* What you need to do *
According to the piece on the Great Resignation, who came up with that name?

* Selected passage *
+===+
Workers are saying goodbye at alarmingly high rates in the past year. The Great Resignation is an informal name for the upward trend of workers leaving their jobs during the Coronavirus Pandemic. The U.S. Bureau of Labor Statistics reported that 4.3 million American workers left their jobs in August 2021.
The future of work has changed. Especially for Gen Z, who has their whole careers ahead of them.
Causes of The Great Resignation
The Great Resignation was coined by Anthony Klotz, a professor of management at Texas A&M University, in May 2021.
He noticed these four trends.
1. A backlog of resignations
In the pandemic, workers were staying put in their jobs. The job market was not doing well with record-level layoffs since the Great Recession. Not many companies were hiring, but now that vaccines are widely available in the United States, companies and economists are reporting on an increase in hiring again. And then, specific industries are doing an excess of hiring due to the labor shortage caused by the Great Resignation.
2. Burnout increased due to the pandemic
The pandemic made jobs more stressful. Those in stressful jobs are burnt out and leaving those industries.
3. A shift in identity
This shift was caused by the lockdowns and last year as a whole. The pandemic created an opportunity for those to reflect on their pre-pandemic lifestyles. Many people reconsidered their work-life balance. Those in healthcare experienced a high level of stress. Many food service employees were temporarily laid off. Therefore, workers found job openings.
Generally, the lockdown allowed for people to reflect on what they wanted out of life. People started businesses. People moved to the suburbs. People realized that their profession was impacting their mental health. People spent more time with their children. And, those people quit their jobs that stopped them from doing these things.
4. Desire to continue to work remotely
Remote work became the norm. Now that companies are shifting to in-office work, those who want to continue remotely decided to find another job that allows them to work remotely full-time.
Effects of The Great Resignation
In the month of October 2021, it was coined Striketober. There were waves of strikes throughout the United States at companies such as Kellogg, Nabisco, and John Deere.
+===+
* Material provided *
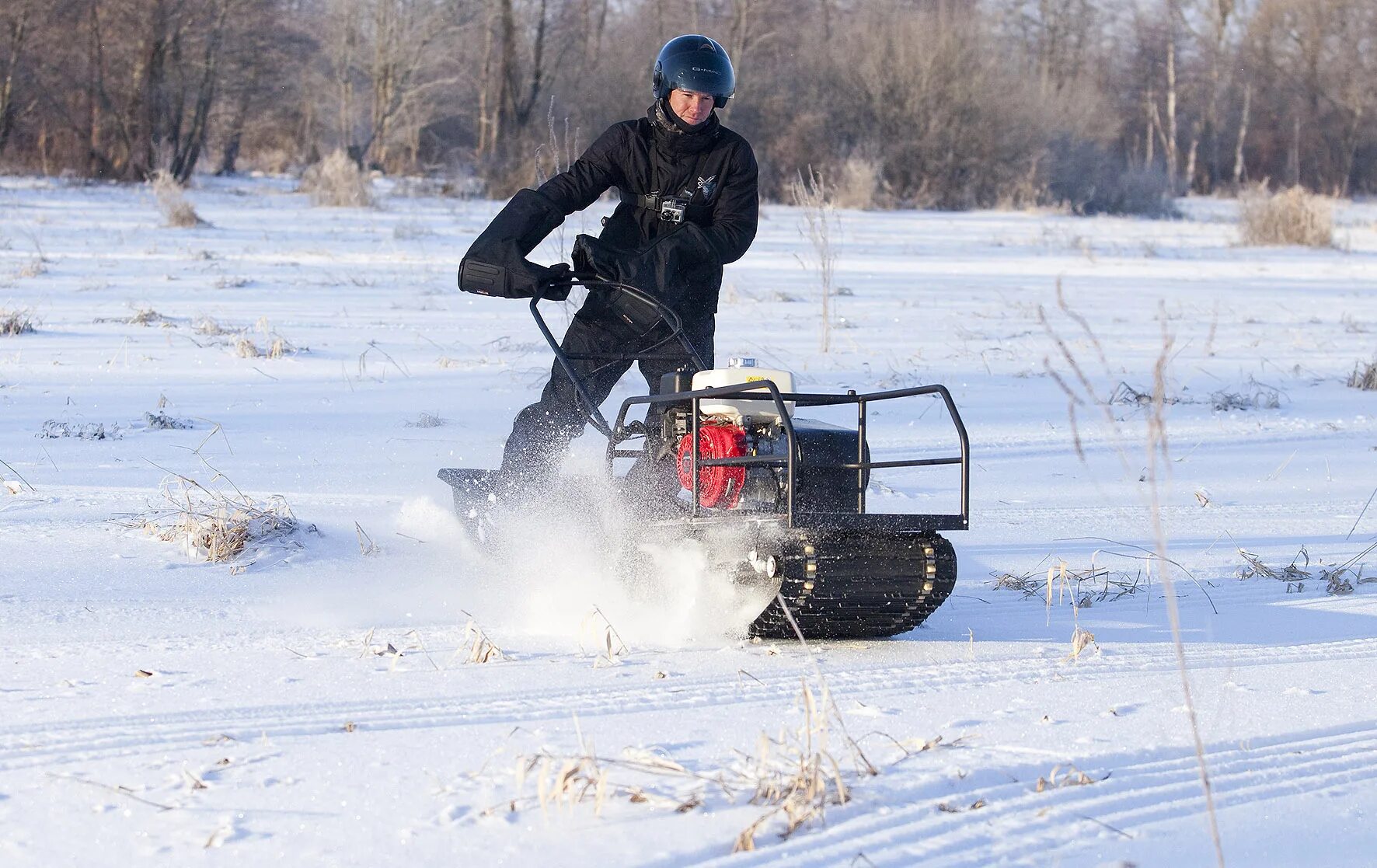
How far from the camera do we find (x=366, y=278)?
15.2 m

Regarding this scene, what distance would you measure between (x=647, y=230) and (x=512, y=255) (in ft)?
1.80

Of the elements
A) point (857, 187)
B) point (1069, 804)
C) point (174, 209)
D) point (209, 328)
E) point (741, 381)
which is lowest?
point (1069, 804)

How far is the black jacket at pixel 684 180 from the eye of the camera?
5102 mm

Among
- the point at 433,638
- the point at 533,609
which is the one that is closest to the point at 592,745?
the point at 433,638

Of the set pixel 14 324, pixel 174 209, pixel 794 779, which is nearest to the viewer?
pixel 794 779

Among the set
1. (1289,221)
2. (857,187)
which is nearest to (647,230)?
(1289,221)

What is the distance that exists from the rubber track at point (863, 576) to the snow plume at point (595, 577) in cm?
16

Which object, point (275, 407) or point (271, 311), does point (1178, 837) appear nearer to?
point (275, 407)

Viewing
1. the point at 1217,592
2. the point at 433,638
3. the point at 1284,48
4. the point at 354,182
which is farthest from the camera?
the point at 1284,48

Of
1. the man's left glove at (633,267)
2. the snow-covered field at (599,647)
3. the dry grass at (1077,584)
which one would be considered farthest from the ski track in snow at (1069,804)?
the man's left glove at (633,267)

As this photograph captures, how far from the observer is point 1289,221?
74.3 feet

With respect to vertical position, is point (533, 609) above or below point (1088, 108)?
below

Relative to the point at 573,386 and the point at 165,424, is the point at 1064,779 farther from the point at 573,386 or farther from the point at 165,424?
the point at 165,424

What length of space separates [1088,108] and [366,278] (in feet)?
89.8
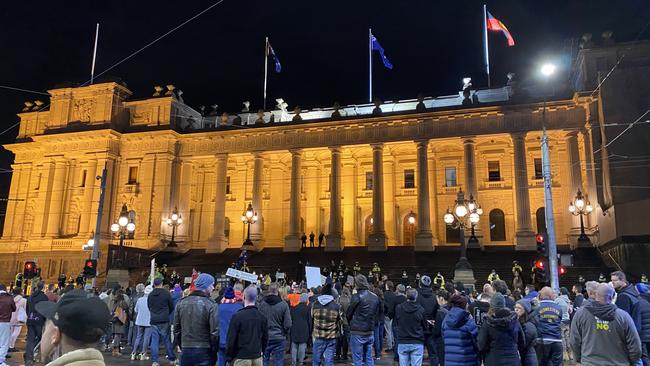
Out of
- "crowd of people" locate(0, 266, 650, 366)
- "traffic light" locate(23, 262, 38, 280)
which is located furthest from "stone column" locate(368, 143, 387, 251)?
"crowd of people" locate(0, 266, 650, 366)

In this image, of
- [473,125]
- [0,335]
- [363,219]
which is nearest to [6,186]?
[363,219]

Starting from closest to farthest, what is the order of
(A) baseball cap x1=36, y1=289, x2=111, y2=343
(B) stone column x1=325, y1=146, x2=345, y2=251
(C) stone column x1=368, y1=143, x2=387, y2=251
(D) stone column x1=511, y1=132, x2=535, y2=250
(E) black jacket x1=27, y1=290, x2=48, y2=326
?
1. (A) baseball cap x1=36, y1=289, x2=111, y2=343
2. (E) black jacket x1=27, y1=290, x2=48, y2=326
3. (D) stone column x1=511, y1=132, x2=535, y2=250
4. (C) stone column x1=368, y1=143, x2=387, y2=251
5. (B) stone column x1=325, y1=146, x2=345, y2=251

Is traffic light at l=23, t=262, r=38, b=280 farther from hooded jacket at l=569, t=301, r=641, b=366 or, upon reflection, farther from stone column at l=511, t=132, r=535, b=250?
stone column at l=511, t=132, r=535, b=250

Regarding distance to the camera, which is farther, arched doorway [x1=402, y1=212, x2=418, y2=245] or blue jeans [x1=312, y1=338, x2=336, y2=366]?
arched doorway [x1=402, y1=212, x2=418, y2=245]

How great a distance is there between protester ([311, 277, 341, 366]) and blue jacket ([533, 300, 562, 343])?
3.50 m

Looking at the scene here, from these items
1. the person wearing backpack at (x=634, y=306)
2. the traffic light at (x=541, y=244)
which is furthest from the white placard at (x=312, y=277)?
the traffic light at (x=541, y=244)

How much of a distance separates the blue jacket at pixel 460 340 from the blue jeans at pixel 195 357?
135 inches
+===+
* Answer below *
Anthony Klotz, a professor of management at Texas A&M University, coined it in May 2021.